**The problem**:
Below are the records; reproduce all of them exactly but without any images.

**Input for this task**:
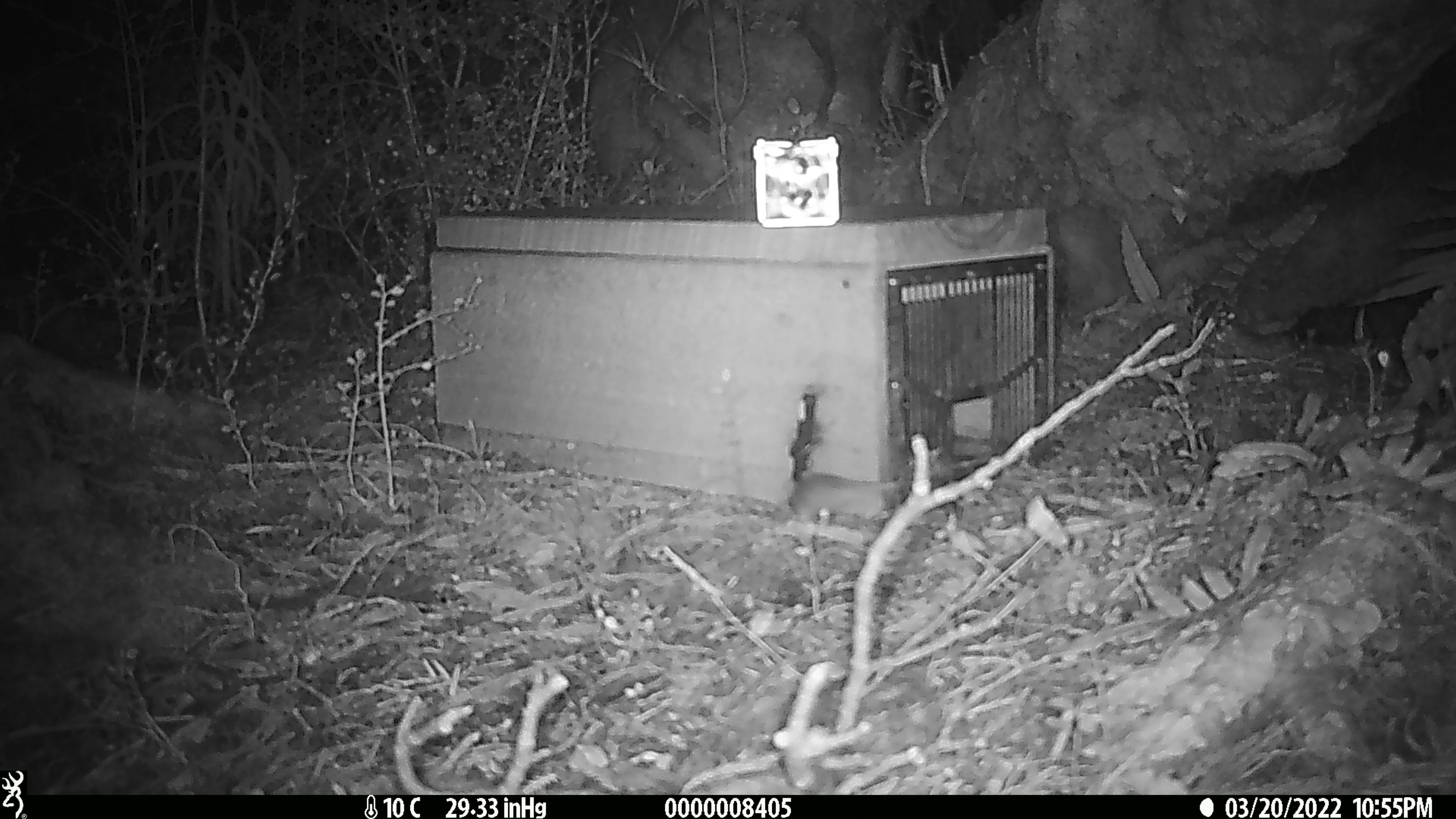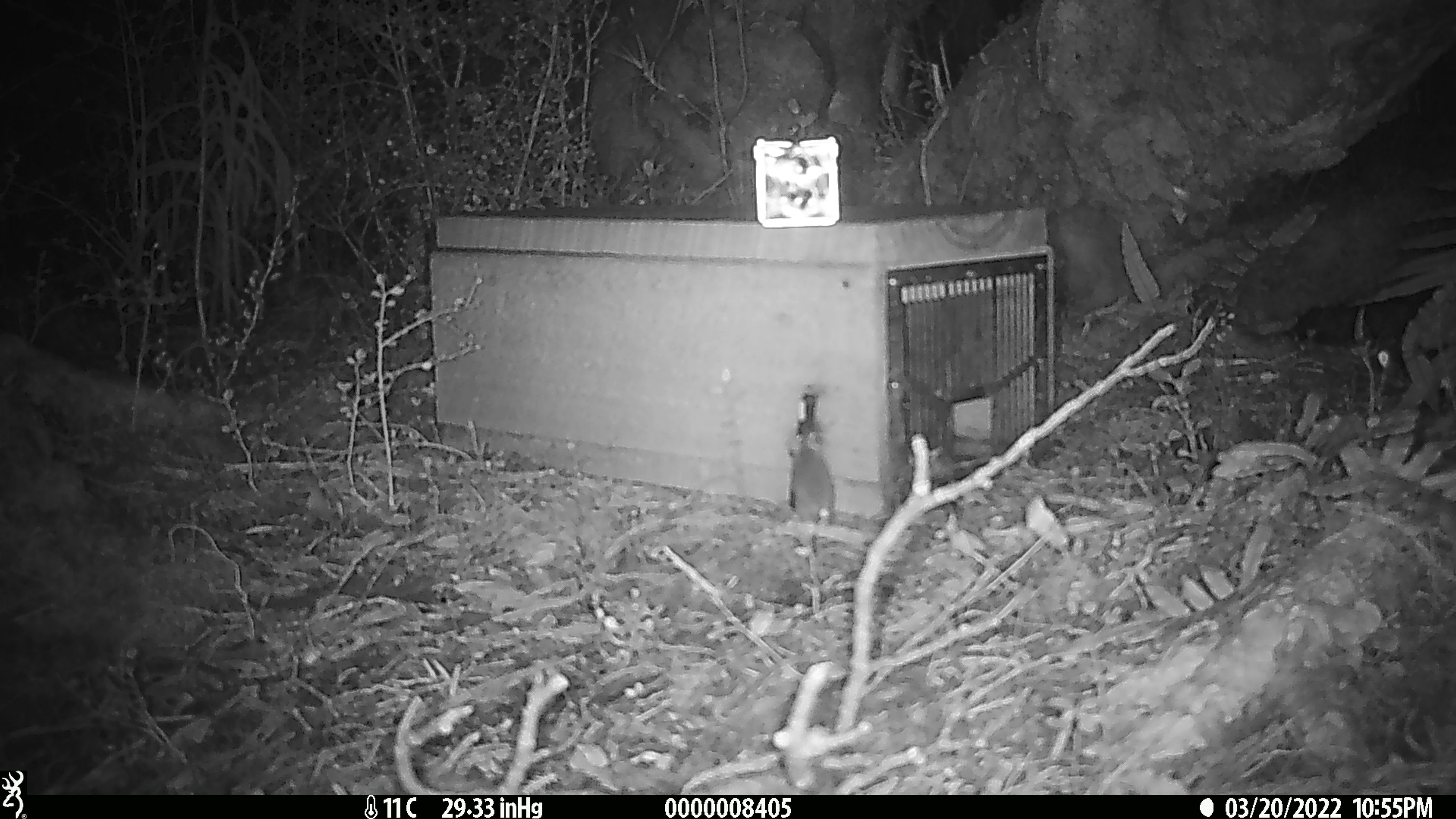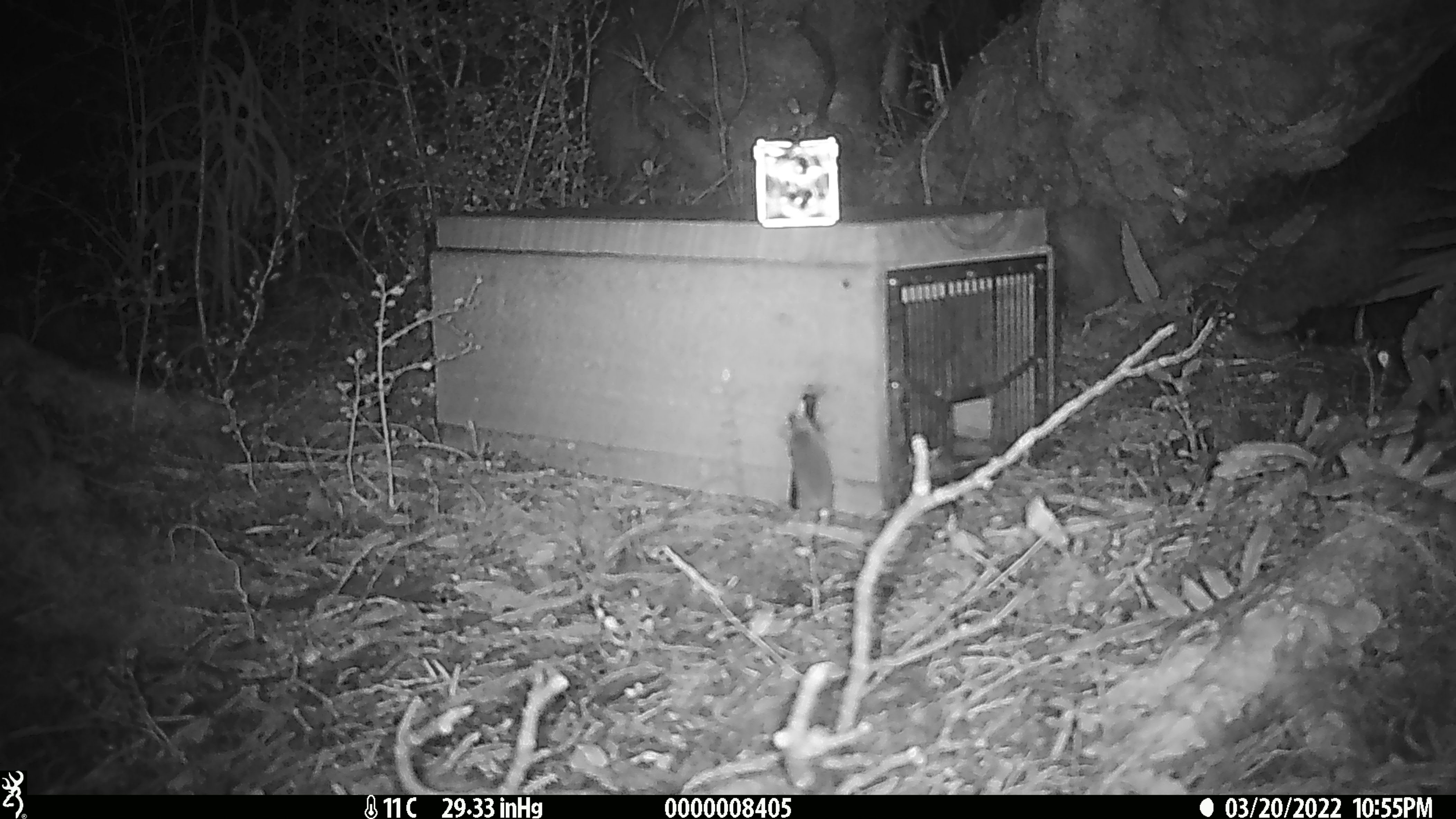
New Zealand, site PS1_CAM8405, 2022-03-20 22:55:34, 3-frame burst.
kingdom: Animalia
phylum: Chordata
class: Mammalia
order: Rodentia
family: Muridae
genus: Mus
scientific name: Mus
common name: mouse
Mouse (Mus).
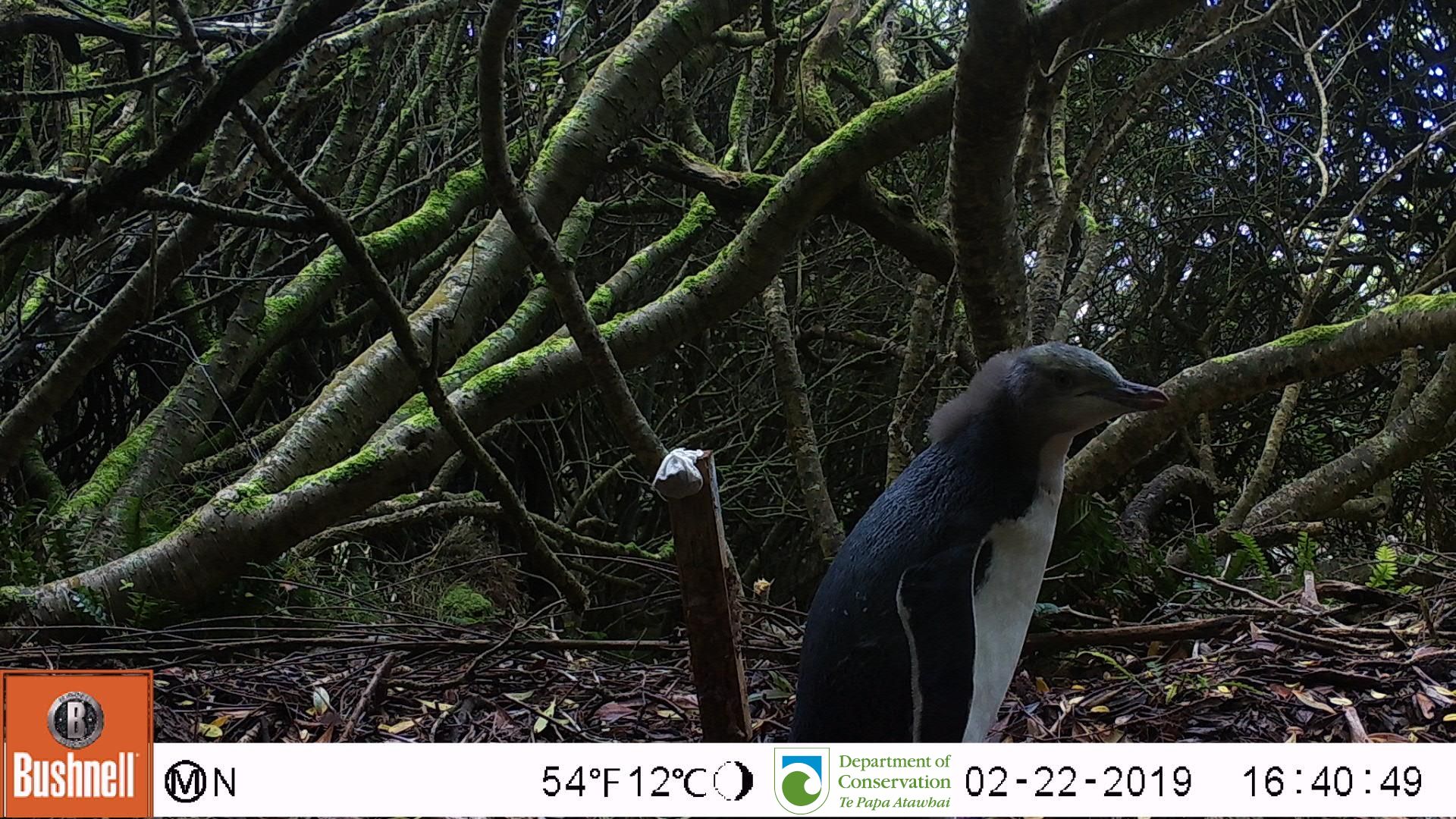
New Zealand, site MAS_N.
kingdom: Animalia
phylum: Chordata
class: Aves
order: Sphenisciformes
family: Spheniscidae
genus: Megadyptes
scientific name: Megadyptes antipodes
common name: yellow-eyed penguin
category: yellow eyed penguin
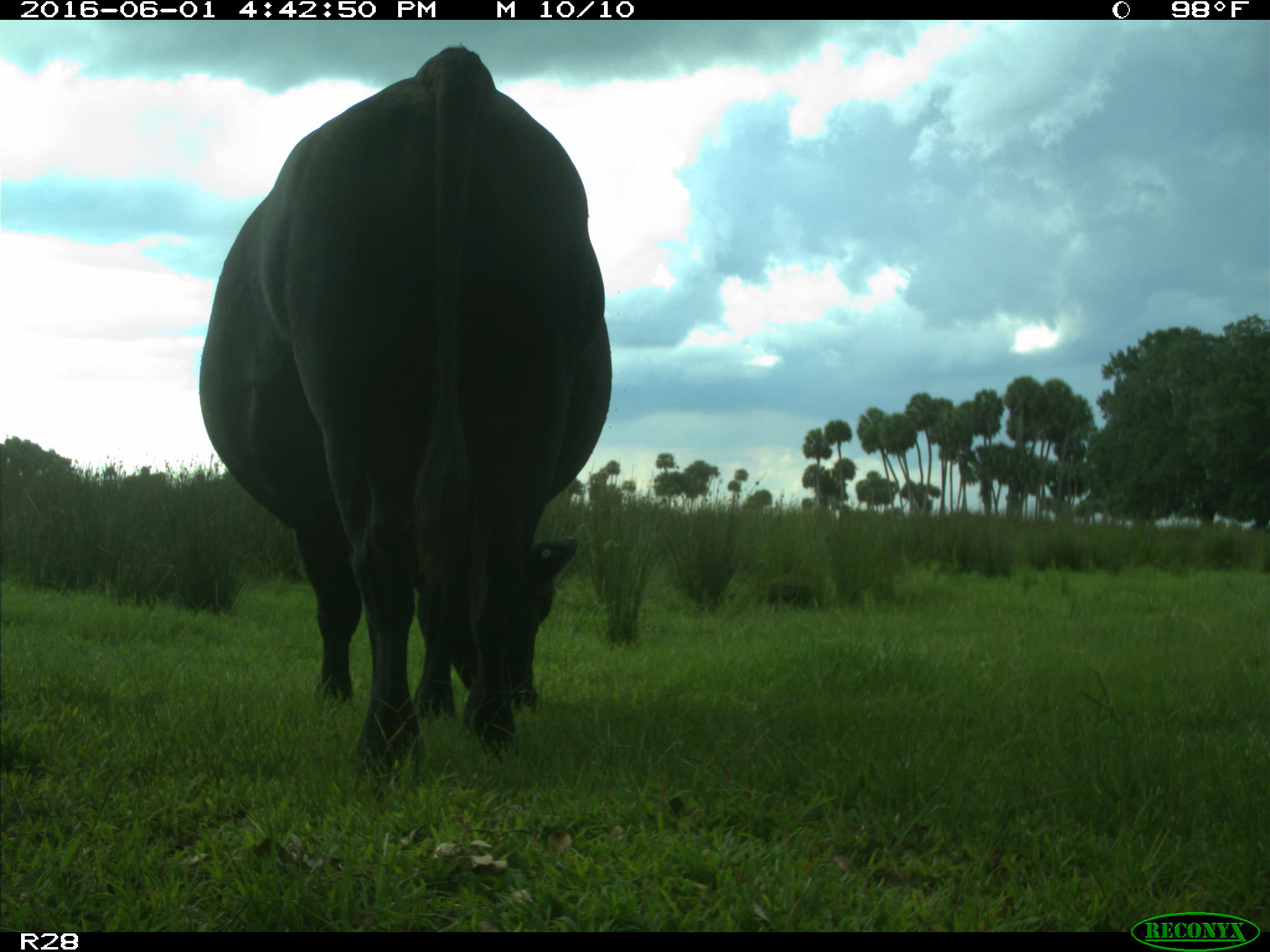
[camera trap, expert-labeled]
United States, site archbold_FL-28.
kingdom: Animalia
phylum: Chordata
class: Mammalia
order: Artiodactyla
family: Bovidae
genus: Bos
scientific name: Bos taurus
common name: domestic cow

**Exercise response**:
New Zealand, site PS1_CAM8405, 2022-03-20 22:55:34, 3-frame burst.
kingdom: Animalia
phylum: Chordata
class: Mammalia
order: Rodentia
family: Muridae
genus: Mus
scientific name: Mus
common name: mouse
Mouse (Mus).
New Zealand, site MAS_N.
kingdom: Animalia
phylum: Chordata
class: Aves
order: Sphenisciformes
family: Spheniscidae
genus: Megadyptes
scientific name: Megadyptes antipodes
common name: yellow-eyed penguin
category: yellow eyed penguin
[camera trap, expert-labeled]
United States, site archbold_FL-28.
kingdom: Animalia
phylum: Chordata
class: Mammalia
order: Artiodactyla
family: Bovidae
genus: Bos
scientific name: Bos taurus
common name: domestic cow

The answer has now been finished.